Уже не спалось. У Гаврилеску вдобавок возникло предположение, которое взбудоражило и остальных:
— Братцы, а что, если они попортят наши машины?
Клара с признательностью посмотрела на Гаврилеску, она как раз придумывала повод, чтобы выйти из этого проклятого здания. Они пошли к машинам и решили проехаться по берегу Дуная. Клаудиу отделился от попутчиков, свернул к опушке леса и остановился.
— Смотри, больше не убегай! — сказал он ей, устраиваясь поудобнее на сиденье и пытаясь вздремнуть.

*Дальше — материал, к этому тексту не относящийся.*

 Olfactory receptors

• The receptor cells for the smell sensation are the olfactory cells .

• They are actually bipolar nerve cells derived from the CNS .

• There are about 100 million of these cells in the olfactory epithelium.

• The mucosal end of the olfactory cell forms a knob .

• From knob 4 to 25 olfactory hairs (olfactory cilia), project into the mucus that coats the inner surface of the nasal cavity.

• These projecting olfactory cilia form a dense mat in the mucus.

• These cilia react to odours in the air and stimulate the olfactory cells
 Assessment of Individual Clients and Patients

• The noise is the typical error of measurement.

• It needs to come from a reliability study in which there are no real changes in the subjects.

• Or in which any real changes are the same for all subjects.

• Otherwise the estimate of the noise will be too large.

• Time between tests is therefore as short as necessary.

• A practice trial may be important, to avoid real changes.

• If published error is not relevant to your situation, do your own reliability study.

— Ладно, — покорно прошептала она.
Мимо проехали машины остальных, и фары заставили тени деревьев кружиться вихрем, как в хороводе.
И вновь, как тогда в лесу, Кларе стало душно, она задыхалась, словно железная лапа сжала ей горло. Клаудиу тихонько посапывал, свидетельствуя, что его совесть совершенно спокойна. А Клара снова слышала голос Джео — слов теперь точно не вспомнить, но говорил он о смерти. Это было ночью, на опушке леса, на шоссе, ведущем в Питешты, куда они отправились на его старом «шевроле», чтобы подышать свежим воздухом. Так же кружились вокруг них тени деревьев, спугнутые фарами проезжающих мимо машин. Она медленно пила пиво прямо из бутылки, которую Джео купил у заставы…
Автогонки были так себе.
Клара сидела среди немногочисленных зрителей на склоне у поворота, считавшегося самым опасным, с ней увязались и две овечки, они переговаривались за ее спиной, восхищаясь виражами проносящихся мимо них болидов. А она никак не могла сосредоточиться на гонках, от рева моторов, от гари выхлопных газов подступала дурнота, но уйти было некуда, да и овечки не отпускали, следуя за ней, как две тени.

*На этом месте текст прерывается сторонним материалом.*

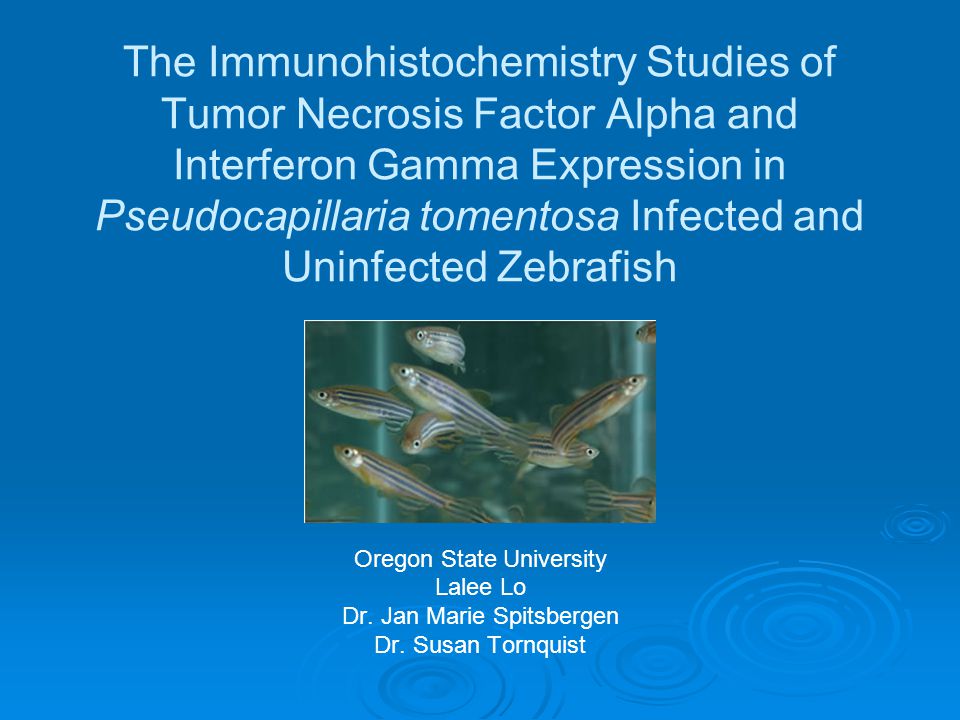 The Immunohistochemistry Studies of Tumor Necrosis Factor Alpha and Interferon Gamma Expression in Pseudocapillaria tomentosa Infected and Uninfected Zebrafish

Oregon State University
Lalee Lo
Dr. Jan Marie Spitsbergen
Dr. Susan Tornquist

— Как вас зовут, девочки? — спросила она после первого тура автогонки.
— Меня Танци, а ее Лена… Мы родились в день Константина и Елены, потому одновременно празднуем именины и день рождения. Приезжайте к нам в Питешты хоть разок! Мы будем счастливы.
— Скажите, не случалось вам вдруг перепутаться, не знать, кто из вас Лена и кто Танци?

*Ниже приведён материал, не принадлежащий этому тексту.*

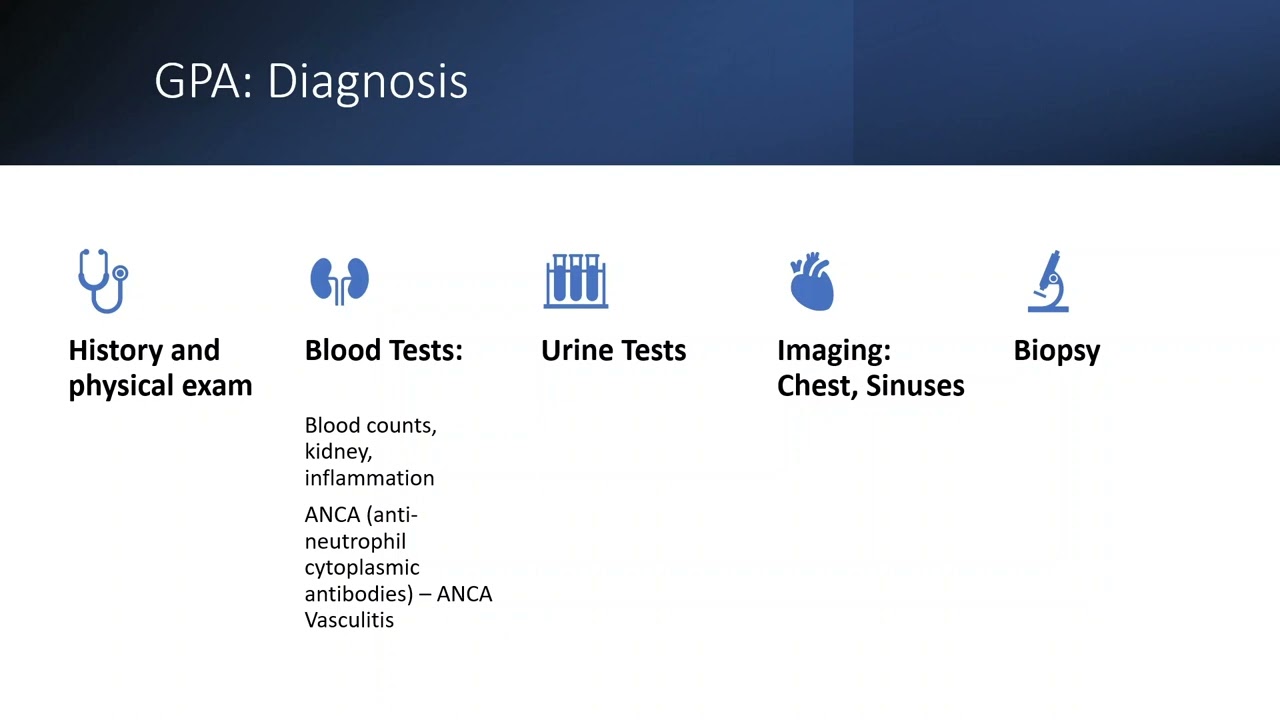 GPA: Diagnosis

History and physical exam

Blood Tests:

Blood counts, kidney, inflammation

ANCA (anti-neutrophil cytoplasmic antibodies) – ANCA Vasculitis

Urine Tests

Imaging: Chest, Sinuses

Biopsy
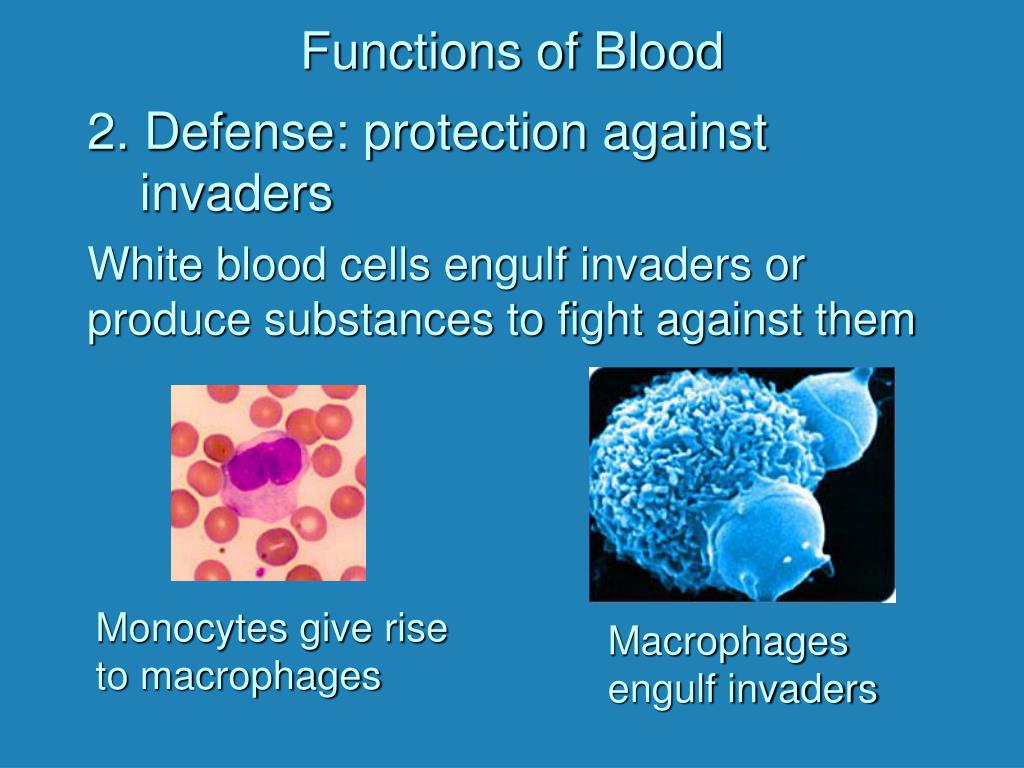 Functions of Blood

2. Defense: protection against invaders

White blood cells engulf invaders or produce substances to fight against them

Monocytes give rise to macrophages

Macrophages engulf invaders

— Ой, какой странный вопрос вы задаете, как же это мы можем перепутаться? И мама нас не путает, а вот папа иногда ошибается! А нам хоть бы что, только смеемся, когда люди сбиваются с толку, особенно ухажеры…
Девушки продолжали лепетать, но она уже не слышала их. На нее напало какое-то странное оцепенение, из которого ее выводил очередной заезд и ликующий вопль овечек, и тогда она машинально начинала искать глазами «ягуар», чей голубой номер на дверцах совпадал с ее возрастом.
И опять она была там, в мастерской Джео, сидела на низеньком диванчике, стыдливо поджимая ноги, на которых морщились плохо натянутые чулки. Ей уже не хотелось быть красивой, ей хотелось как можно скорее сказать все и уйти, уйти любой ценой, раненной, оскорбленной, униженной — но уйти и знать, что он в безопасности, а она будет жить, как жила прежде, до него… Она сказала ему, что искала его весь вечер, прямо отчаялась, а он недоверчиво улыбнулся, он видел через окно мастерской машину Клаудиу, оставшуюся стоять за углом, он знал, что она приехала вместе с Клаудиу и что тот ждет, чтобы она поскорее вышла.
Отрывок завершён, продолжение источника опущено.